* [Objective]:
Below is a block of records; repeat all of them exactly.
++++ Input rows ++++
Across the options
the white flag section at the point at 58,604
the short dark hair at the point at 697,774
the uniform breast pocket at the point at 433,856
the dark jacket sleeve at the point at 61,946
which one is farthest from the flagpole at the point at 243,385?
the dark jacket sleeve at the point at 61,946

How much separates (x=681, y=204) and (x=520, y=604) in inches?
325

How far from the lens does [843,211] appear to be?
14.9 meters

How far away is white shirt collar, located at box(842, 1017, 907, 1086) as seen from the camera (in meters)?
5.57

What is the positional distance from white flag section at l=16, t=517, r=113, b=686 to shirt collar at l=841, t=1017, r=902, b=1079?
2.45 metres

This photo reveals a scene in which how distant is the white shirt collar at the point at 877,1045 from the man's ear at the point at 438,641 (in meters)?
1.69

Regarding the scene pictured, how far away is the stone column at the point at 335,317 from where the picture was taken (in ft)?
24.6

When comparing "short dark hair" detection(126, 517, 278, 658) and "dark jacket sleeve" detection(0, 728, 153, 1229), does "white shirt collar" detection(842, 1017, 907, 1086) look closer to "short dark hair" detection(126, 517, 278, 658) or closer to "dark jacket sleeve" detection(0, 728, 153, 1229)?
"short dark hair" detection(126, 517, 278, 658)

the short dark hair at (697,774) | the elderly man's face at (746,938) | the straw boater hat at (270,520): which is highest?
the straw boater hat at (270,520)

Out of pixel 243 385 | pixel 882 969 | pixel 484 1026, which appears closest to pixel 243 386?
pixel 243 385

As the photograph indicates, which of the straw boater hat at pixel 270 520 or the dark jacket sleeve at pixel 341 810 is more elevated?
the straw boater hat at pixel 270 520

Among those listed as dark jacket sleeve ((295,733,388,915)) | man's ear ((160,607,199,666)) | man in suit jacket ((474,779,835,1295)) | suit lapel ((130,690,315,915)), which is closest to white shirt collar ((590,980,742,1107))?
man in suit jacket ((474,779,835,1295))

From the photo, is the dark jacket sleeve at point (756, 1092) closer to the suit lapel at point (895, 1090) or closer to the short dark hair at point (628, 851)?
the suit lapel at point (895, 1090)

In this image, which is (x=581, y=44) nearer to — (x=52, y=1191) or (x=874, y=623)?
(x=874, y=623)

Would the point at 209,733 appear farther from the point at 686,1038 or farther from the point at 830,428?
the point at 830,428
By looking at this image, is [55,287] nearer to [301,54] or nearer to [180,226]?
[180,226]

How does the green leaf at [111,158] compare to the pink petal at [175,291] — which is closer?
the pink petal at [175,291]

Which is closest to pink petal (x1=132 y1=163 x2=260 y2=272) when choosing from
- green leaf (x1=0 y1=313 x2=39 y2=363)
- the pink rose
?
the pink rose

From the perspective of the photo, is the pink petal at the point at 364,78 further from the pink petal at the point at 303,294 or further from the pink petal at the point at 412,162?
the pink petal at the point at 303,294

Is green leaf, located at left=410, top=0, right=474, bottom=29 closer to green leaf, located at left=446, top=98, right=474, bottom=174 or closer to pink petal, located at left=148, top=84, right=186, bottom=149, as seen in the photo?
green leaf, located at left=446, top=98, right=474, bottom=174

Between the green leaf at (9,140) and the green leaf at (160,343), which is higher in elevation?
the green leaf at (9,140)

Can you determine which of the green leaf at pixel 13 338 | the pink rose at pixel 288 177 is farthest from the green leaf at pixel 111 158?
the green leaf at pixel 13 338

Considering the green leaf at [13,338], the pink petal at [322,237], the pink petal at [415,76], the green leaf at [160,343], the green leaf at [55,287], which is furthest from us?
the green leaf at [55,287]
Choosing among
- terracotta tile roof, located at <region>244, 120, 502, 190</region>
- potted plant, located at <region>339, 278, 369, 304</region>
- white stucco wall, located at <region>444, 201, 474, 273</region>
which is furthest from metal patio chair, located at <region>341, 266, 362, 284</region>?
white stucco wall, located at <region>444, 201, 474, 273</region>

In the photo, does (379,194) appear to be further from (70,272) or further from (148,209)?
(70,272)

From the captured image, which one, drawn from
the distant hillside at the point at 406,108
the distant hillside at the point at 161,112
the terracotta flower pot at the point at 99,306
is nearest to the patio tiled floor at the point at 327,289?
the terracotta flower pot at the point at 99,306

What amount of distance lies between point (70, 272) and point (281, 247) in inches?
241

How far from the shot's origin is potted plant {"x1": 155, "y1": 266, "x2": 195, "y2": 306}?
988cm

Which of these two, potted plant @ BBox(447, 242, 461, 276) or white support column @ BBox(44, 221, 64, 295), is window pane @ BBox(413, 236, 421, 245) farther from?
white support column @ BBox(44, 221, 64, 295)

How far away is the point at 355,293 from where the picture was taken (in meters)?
++++
* [Reply]:
Across the options
the white flag section at the point at 58,604
the short dark hair at the point at 697,774
the uniform breast pocket at the point at 433,856
the dark jacket sleeve at the point at 61,946
which one is farthest from the flagpole at the point at 243,385?
the dark jacket sleeve at the point at 61,946

How much separates (x=681, y=204) and (x=520, y=604) in inches?
325

How far from the lens does [843,211] appear to be?
14.9 meters

How far away is white shirt collar, located at box(842, 1017, 907, 1086) as seen from the camera (in meters)?
5.57

What is the positional distance from white flag section at l=16, t=517, r=113, b=686 to shirt collar at l=841, t=1017, r=902, b=1079?
2.45 metres

This photo reveals a scene in which how distant is the white shirt collar at the point at 877,1045 from the man's ear at the point at 438,641 (in meters)?
1.69

Regarding the scene pictured, how far away is the stone column at the point at 335,317 from where the picture was taken (in ft)?
24.6

When comparing "short dark hair" detection(126, 517, 278, 658) and "dark jacket sleeve" detection(0, 728, 153, 1229), does "white shirt collar" detection(842, 1017, 907, 1086) look closer to "short dark hair" detection(126, 517, 278, 658) or closer to "dark jacket sleeve" detection(0, 728, 153, 1229)?
"short dark hair" detection(126, 517, 278, 658)

the short dark hair at (697,774) | the elderly man's face at (746,938) | the straw boater hat at (270,520): which is highest?
the straw boater hat at (270,520)

Out of pixel 243 385 | pixel 882 969 | pixel 484 1026, which appears closest to pixel 243 386?
pixel 243 385

As the photograph indicates, which of the straw boater hat at pixel 270 520 or the dark jacket sleeve at pixel 341 810 is more elevated?
the straw boater hat at pixel 270 520

Among those listed as dark jacket sleeve ((295,733,388,915)) | man's ear ((160,607,199,666)) | man in suit jacket ((474,779,835,1295)) | suit lapel ((130,690,315,915)), which is closest to white shirt collar ((590,980,742,1107))?
man in suit jacket ((474,779,835,1295))

From the photo, is the dark jacket sleeve at point (756, 1092) closer to the suit lapel at point (895, 1090) or closer to the short dark hair at point (628, 851)?
the suit lapel at point (895, 1090)

In this image, which is (x=581, y=44) nearer to — (x=52, y=1191) or (x=874, y=623)?
(x=874, y=623)

Would the point at 209,733 appear farther from the point at 686,1038 or farther from the point at 830,428?
the point at 830,428
By looking at this image, is [55,287] nearer to [301,54] or nearer to [180,226]?
[180,226]

How does the green leaf at [111,158] compare to the pink petal at [175,291] — which is closer?
the pink petal at [175,291]

Which is closest to pink petal (x1=132 y1=163 x2=260 y2=272) when choosing from
- green leaf (x1=0 y1=313 x2=39 y2=363)
- the pink rose
?
the pink rose

From the perspective of the photo, is the pink petal at the point at 364,78 further from the pink petal at the point at 303,294 or further from the pink petal at the point at 412,162?
the pink petal at the point at 303,294

Is green leaf, located at left=410, top=0, right=474, bottom=29 closer to green leaf, located at left=446, top=98, right=474, bottom=174 or closer to pink petal, located at left=148, top=84, right=186, bottom=149, as seen in the photo?
green leaf, located at left=446, top=98, right=474, bottom=174

Between the green leaf at (9,140) and the green leaf at (160,343), which is higher in elevation?
the green leaf at (9,140)

Can you determine which of the green leaf at pixel 13 338 | the pink rose at pixel 288 177 is farthest from the green leaf at pixel 111 158?
the green leaf at pixel 13 338

Considering the green leaf at [13,338], the pink petal at [322,237], the pink petal at [415,76], the green leaf at [160,343], the green leaf at [55,287], which is furthest from us?
the green leaf at [55,287]
Choosing among
- terracotta tile roof, located at <region>244, 120, 502, 190</region>
- potted plant, located at <region>339, 278, 369, 304</region>
- white stucco wall, located at <region>444, 201, 474, 273</region>
which is furthest from metal patio chair, located at <region>341, 266, 362, 284</region>?
white stucco wall, located at <region>444, 201, 474, 273</region>

In the photo, does (379,194) appear to be further from (70,272) or further from (148,209)?
(70,272)

From the captured image, which one, drawn from
the distant hillside at the point at 406,108
the distant hillside at the point at 161,112
the terracotta flower pot at the point at 99,306
is nearest to the patio tiled floor at the point at 327,289?
the terracotta flower pot at the point at 99,306

What amount of distance lies between point (70, 272) and point (281, 247) in inches?
241

How far from the shot's origin is potted plant {"x1": 155, "y1": 266, "x2": 195, "y2": 306}?
988cm

Which of these two, potted plant @ BBox(447, 242, 461, 276) or white support column @ BBox(44, 221, 64, 295), is window pane @ BBox(413, 236, 421, 245) farther from?
white support column @ BBox(44, 221, 64, 295)

How far away is the point at 355,293 from where the picture was taken (in meters)?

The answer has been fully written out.